Stored items from a collection
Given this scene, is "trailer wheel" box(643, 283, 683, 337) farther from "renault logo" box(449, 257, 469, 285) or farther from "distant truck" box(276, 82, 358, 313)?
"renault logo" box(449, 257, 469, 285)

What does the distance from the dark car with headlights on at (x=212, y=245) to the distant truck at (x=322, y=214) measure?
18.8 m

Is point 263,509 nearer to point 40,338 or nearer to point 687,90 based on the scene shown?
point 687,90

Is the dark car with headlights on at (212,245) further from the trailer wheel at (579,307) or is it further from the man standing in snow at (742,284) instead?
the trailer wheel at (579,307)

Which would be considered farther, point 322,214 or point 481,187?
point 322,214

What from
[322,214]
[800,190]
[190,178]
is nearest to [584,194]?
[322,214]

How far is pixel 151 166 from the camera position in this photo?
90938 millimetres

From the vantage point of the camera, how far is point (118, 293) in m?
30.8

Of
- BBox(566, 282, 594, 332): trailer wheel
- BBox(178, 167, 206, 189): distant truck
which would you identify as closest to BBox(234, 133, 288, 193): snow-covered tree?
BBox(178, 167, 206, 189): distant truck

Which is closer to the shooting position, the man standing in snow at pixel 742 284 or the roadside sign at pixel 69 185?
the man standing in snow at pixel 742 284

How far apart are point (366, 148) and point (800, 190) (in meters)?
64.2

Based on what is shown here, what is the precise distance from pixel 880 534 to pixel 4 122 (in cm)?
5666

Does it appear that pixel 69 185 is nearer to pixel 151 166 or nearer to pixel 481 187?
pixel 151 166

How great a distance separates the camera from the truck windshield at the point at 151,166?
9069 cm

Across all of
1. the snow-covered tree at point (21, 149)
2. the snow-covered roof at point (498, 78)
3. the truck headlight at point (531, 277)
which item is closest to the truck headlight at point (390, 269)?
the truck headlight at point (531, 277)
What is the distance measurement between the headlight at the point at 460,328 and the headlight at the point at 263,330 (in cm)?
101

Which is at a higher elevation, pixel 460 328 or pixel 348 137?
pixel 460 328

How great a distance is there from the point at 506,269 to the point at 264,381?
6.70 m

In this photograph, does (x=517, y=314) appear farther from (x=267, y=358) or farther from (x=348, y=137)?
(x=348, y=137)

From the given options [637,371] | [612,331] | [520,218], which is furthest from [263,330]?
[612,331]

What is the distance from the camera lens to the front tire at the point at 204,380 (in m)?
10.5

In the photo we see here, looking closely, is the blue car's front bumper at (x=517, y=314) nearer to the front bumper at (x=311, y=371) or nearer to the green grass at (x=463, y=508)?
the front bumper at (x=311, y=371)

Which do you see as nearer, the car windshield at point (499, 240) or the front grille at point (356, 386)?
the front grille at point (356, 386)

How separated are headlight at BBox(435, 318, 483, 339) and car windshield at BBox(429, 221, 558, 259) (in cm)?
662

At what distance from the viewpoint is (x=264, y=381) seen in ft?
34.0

● JOB:
Copy all the lines, exactly.

● ANSWER TO THE TASK:
Given this scene, is "trailer wheel" box(643, 283, 683, 337) farther from "renault logo" box(449, 257, 469, 285) or farther from "distant truck" box(276, 82, 358, 313)?
"renault logo" box(449, 257, 469, 285)

What does the distance from the dark car with headlights on at (x=212, y=245) to the distant truck at (x=322, y=214) measure?
18.8 m

Is point 263,509 nearer to point 40,338 or nearer to point 687,90 based on the scene shown?
point 687,90

Is the dark car with headlights on at (212,245) further from the trailer wheel at (579,307) or is it further from the man standing in snow at (742,284) instead?
the trailer wheel at (579,307)

Which would be considered farther, point 322,214 or point 481,187?
point 322,214

What from
[322,214]
[800,190]
[190,178]
is nearest to [584,194]?
[322,214]

How far is pixel 151 166 from the camera position in this photo?
90938 millimetres

From the vantage point of the camera, how far is point (118, 293) in m?
30.8

Of
- BBox(566, 282, 594, 332): trailer wheel
- BBox(178, 167, 206, 189): distant truck
which would you identify as closest to BBox(234, 133, 288, 193): snow-covered tree?
BBox(178, 167, 206, 189): distant truck

Which is closer to the shooting position, the man standing in snow at pixel 742 284 or the roadside sign at pixel 69 185?
the man standing in snow at pixel 742 284

How far apart are point (366, 148) and point (800, 190) (in meters)?
64.2

Based on what is shown here, what is the precise distance from pixel 880 534 to pixel 4 122 (in cm)?
5666

Does it appear that pixel 69 185 is nearer to pixel 151 166 or nearer to pixel 481 187?
pixel 151 166

How great a distance separates the camera from the truck windshield at the point at 151,166?
9069 cm

Across all of
1. the snow-covered tree at point (21, 149)
2. the snow-covered roof at point (498, 78)
3. the truck headlight at point (531, 277)
which item is closest to the truck headlight at point (390, 269)?
the truck headlight at point (531, 277)
What is the distance measurement between the headlight at the point at 460,328 and the headlight at the point at 263,330 (in cm)?
101

Which is at a higher elevation, pixel 460 328 or pixel 348 137?
pixel 460 328

How great a distance is there from the point at 506,269 to the point at 264,381?
6.70 m

In this photograph, does (x=517, y=314) appear farther from (x=267, y=358) or farther from (x=348, y=137)?
(x=348, y=137)

From the given options [637,371] | [612,331] | [520,218], which is furthest from [263,330]?
[612,331]

What is the distance from the camera lens to the front tire at the point at 204,380 (in m)?
10.5

In the photo we see here, looking closely, is the blue car's front bumper at (x=517, y=314) nearer to the front bumper at (x=311, y=371) or nearer to the green grass at (x=463, y=508)?
the front bumper at (x=311, y=371)

Which do you see as nearer, the car windshield at point (499, 240) or the front grille at point (356, 386)?
the front grille at point (356, 386)

How separated are headlight at BBox(435, 318, 483, 339) and car windshield at BBox(429, 221, 558, 259) (in cm)?
662

At what distance from the viewpoint is (x=264, y=381) seen in ft?
34.0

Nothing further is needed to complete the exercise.